Welcome to aaron chua make money blog

Hi, welcome to my blog. In this part of my world, I talked about how to achieve financial freedom by learning how to make money online through creating sites and earning from them.

Below are some current and past make money projects that details my learning journey.

My current experiment in making 50 amazon site niches. If you have not been following this challenge, best place to start is this resource page for the amazon challenge, that lists all the articles that I have written so far.

My experiment in making 1000 a month through adsense in 9 months.

If you came here looking for low cost startup ideas, here are 140 startup ideas that you can browse through.


Tuesday 28 April 2009

Adding value to aggregation

Continuing from my previous post on democratizing aggregation, I want to elaborate about the value beyond bringing all the information together. That is only the first step. In fact, it is one of the least value adding aspect of aggregation. The important thing is what you do with the information you have aggregated. Here are three ways that you can add value to any aggregation service:
Search and coordination
Aggregation is mainly about data but search transforms data into information. If you add in the ability to coordinate actions, such that deals or actions can be closed much more effectively (food aggregator allows you to book restaurants etc ), then aggregation becomes a much strong value proposition.
This is why scraper models for jobs, like Indeed, create economic value: they transform "data" into information - in fact, they do so at the moment you do a search. Conversely, this is why Craigslist is getting devalued - it's more data, and less information (ie, I can personalize it less/receive less stuff that matches my preferences, expectations, etc, than elsewhere).
Aggregating context
A bit of context goes a long way. Aggregating context is just as important as the information itself. Outside.In for example aggregates posts from local bloggers and filters them according to locations. An aggregator will need to think about how to add context that is useful to the users they are serving.
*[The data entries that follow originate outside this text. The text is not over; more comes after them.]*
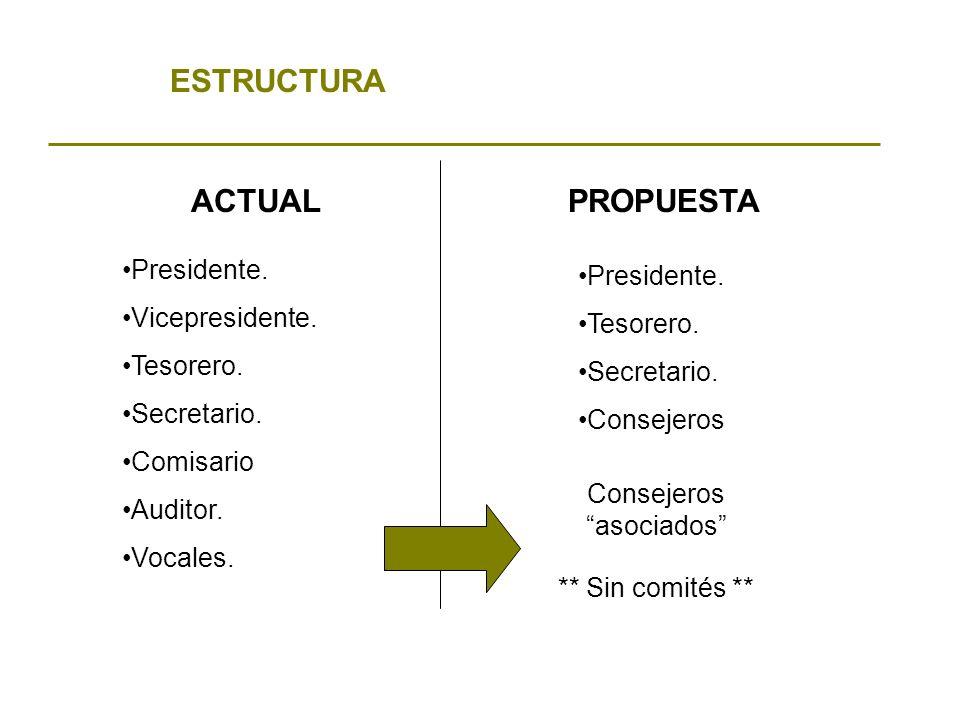 FUNCIONES DEL CONSEJO 1.Determinar la misión y los propósitos de la organización.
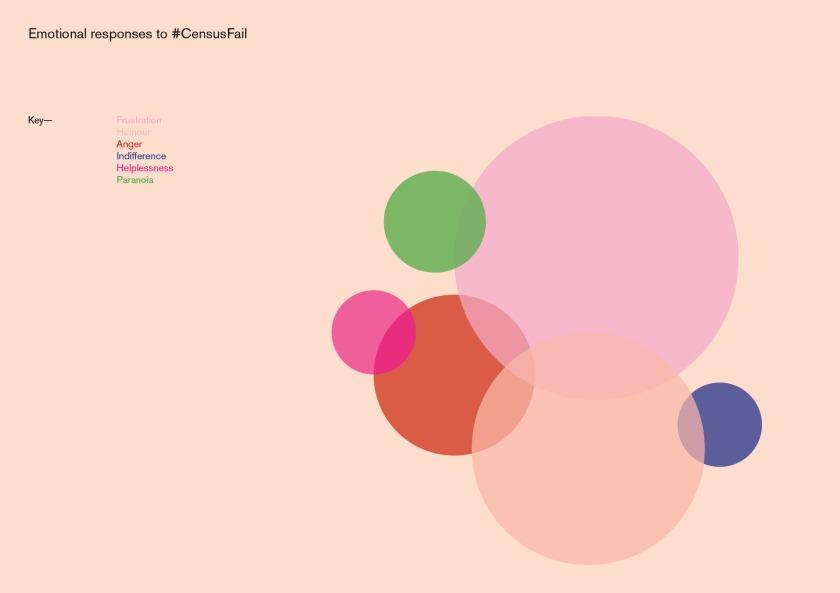 emotional_response_visualisation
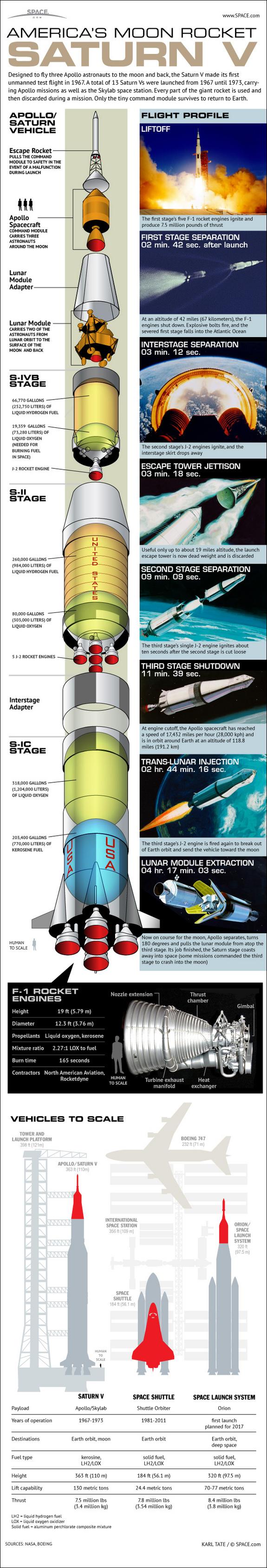 saturn-v-moon-rocket-45th-anniversary-121112a-02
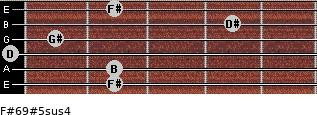 F#6/9#5sus4 for guitar on frets 2, 2, 0, 1, 4, 2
Allowing the cream to rise to the top
The power of StockTwits is its understanding of this principle. We can see this in their announcement of a premium blog network. That is a brilliant strategy. Surfacing the best of the community and then giving them tools to let them do what they do is a powerful demonstration of edge competency. It is equivalent to a music label picking up promising artists, except with a much more effective cost structure and software. This also points to a new path to profitability for community powered models. Every aggregator, from food to fashion to health, should seriously employing this in their community.